それに、近所に半裸体で腹を空かせたガキどもも沢山いたよ。
(そういえば、自分はいつも暗くてじめじめした自分の家・街から出て、乾いて、明るくて、広々とした場所に行きたいと思っていたな。今でも暗くてじめじめした何かから、必死で逃げようとしていたりする。)
写真のこの子供たちも、そんな風に思う日が来るのであろうか。
(とは言え、あの頃の近所の子供は、栄養不良のお蔭でみんな青洟たらして、顔色も悪く汚かったけど、リオのスラムの子供はずっと健康そうである。海が近いせいか。)
「ここからは、麻薬売人の多い通りだから写真はひかえてね」
映画
City of God でもリアリティーを持って描かれている通り、ファヴェラは一般人は近づかない方が良い恐ろしい犯罪の温床とされる。2016年のリオ・オリンピックまでにそれを一掃するという目標で、警察と軍隊がパシフィケーション・プランを特に最も危険地域と指定されるファヴェラから順番に実行しつつあり、銃撃戦になったりしている。でも、そんなに簡単に一掃できるものだろうか。ファヴェラに配属された警察官が時間がたつうちに汚職に染まっていくのはしばしばのことらしい。また、一説にはファヴェラのドラッグディーラーがファヴェラ内部の治安の重要な担い手だと聞く。長い間かけて出来上がったそんな絶妙な生態系のバランスを、外圧で一気に崩そうとするのはいかがなものか。
後でベルギーの新聞で読んだ話だが、過去5年にリオのパラミリタリー・ポリスに殺された人数は1519人に及び、リオでの殺人の被害者の6人に1人はポリスの手によるものだそうだ。多くの場合、怪我をして動けなくなった、または、無抵抗の者も射殺されるケースがあったという。(The Week誌に掲載されたアムネスティ・インターナショナルによる調査報告。)
「ファヴェラに生まれ住んで70年、人生悔いはありません」と言いたげな、ファヴェラの主みたいな風格のおじさん。ファヴェラの住人の危険性について(自分も住人の一人のくせに)、そしてまた、正月やカーニヴァルの混沌について語ってくれる。「カーニヴァルの後に生まれた子供は、誰が父親なのかわからない。このおっさんだって実は僕の父親かもしれない」とエドゥアルド。
ファヴェラを上から下まで1時間半ぐらいかけて横切った後、子供がサッカーをして遊ぶ小さな広場まで来た。

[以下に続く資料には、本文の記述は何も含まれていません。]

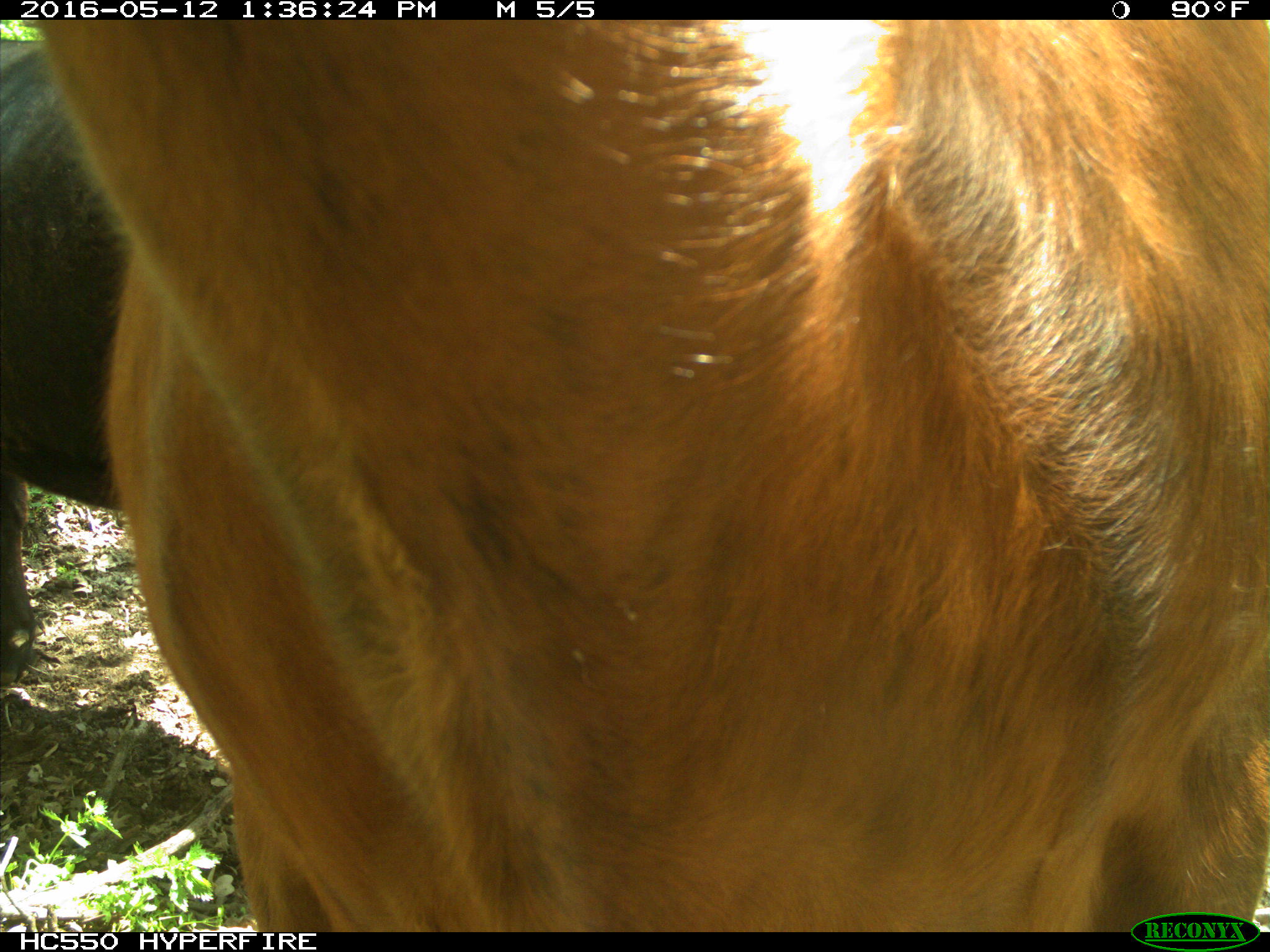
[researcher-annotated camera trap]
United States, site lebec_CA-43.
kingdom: Animalia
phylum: Chordata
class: Mammalia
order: Artiodactyla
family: Bovidae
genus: Bos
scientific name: Bos taurus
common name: domestic cow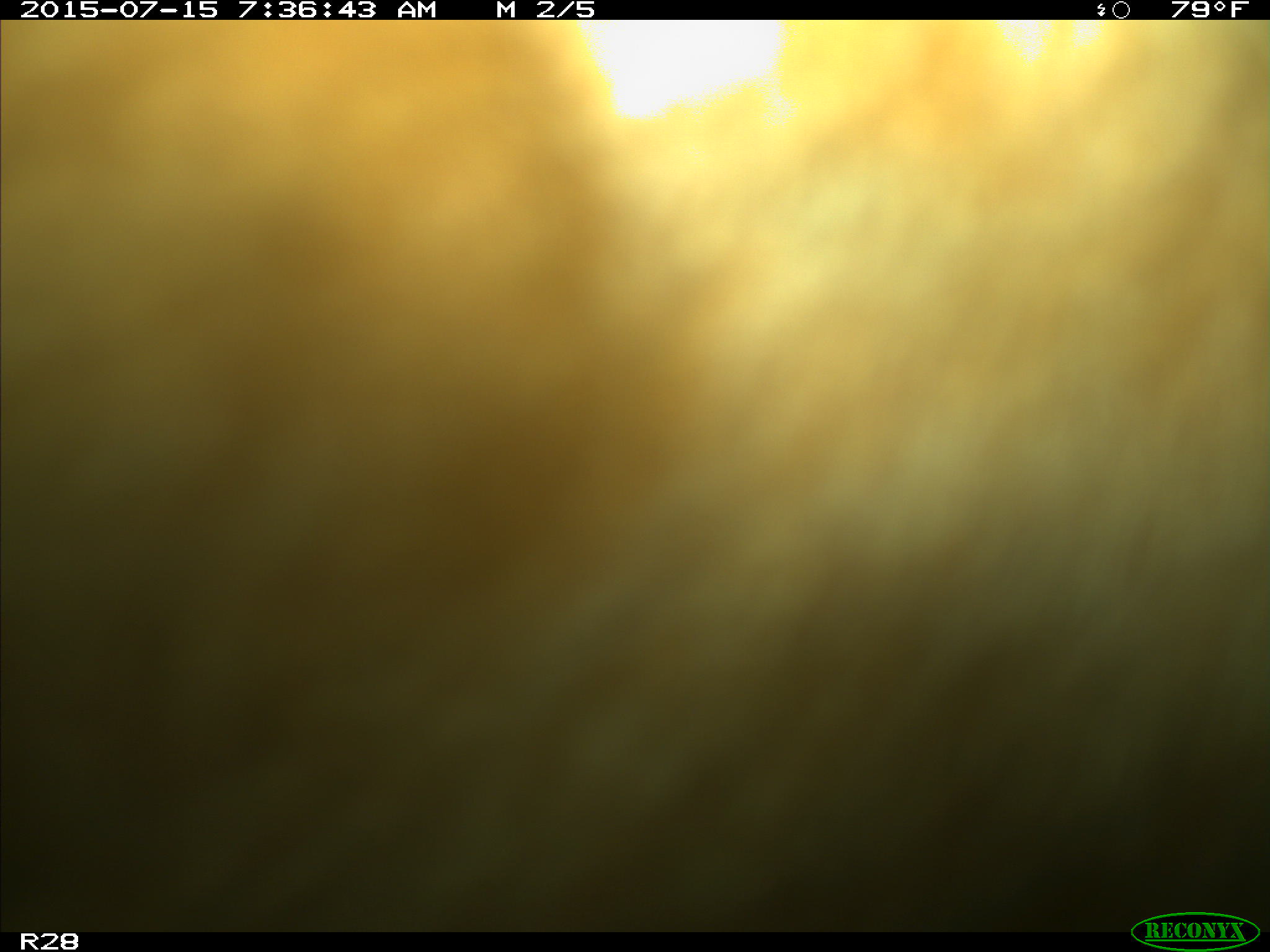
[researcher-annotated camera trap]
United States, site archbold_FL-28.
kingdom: Animalia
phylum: Chordata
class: Mammalia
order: Artiodactyla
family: Bovidae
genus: Bos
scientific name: Bos taurus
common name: domestic cow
Bos taurus (domestic cow).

「ここでサッカーをして遊んでいるとき、今の雇い主が僕を見つけてくれたんだ。彼は、僕に英語を習えと薦め、励ましてくれた。」
リオでは、ホテルやビーチ沿いのレストラン以外では、ほとんどポルトガル語しか通じない。そんななかで、エドゥアルド君は2年半で英語を猛特訓して、なまりのほとんどない、きれいな英語を流暢にしゃべれるようになった。
「じつは、ブラジルのサッカー選手の99%はファヴェラ出身なんだよ。」
連なる岩山の上に何か暗く過剰な混沌としたものがあり、ものすごく澄み切って明るい海と空がそれをやさしく平等に受け止めている。そんな特異な都市の形。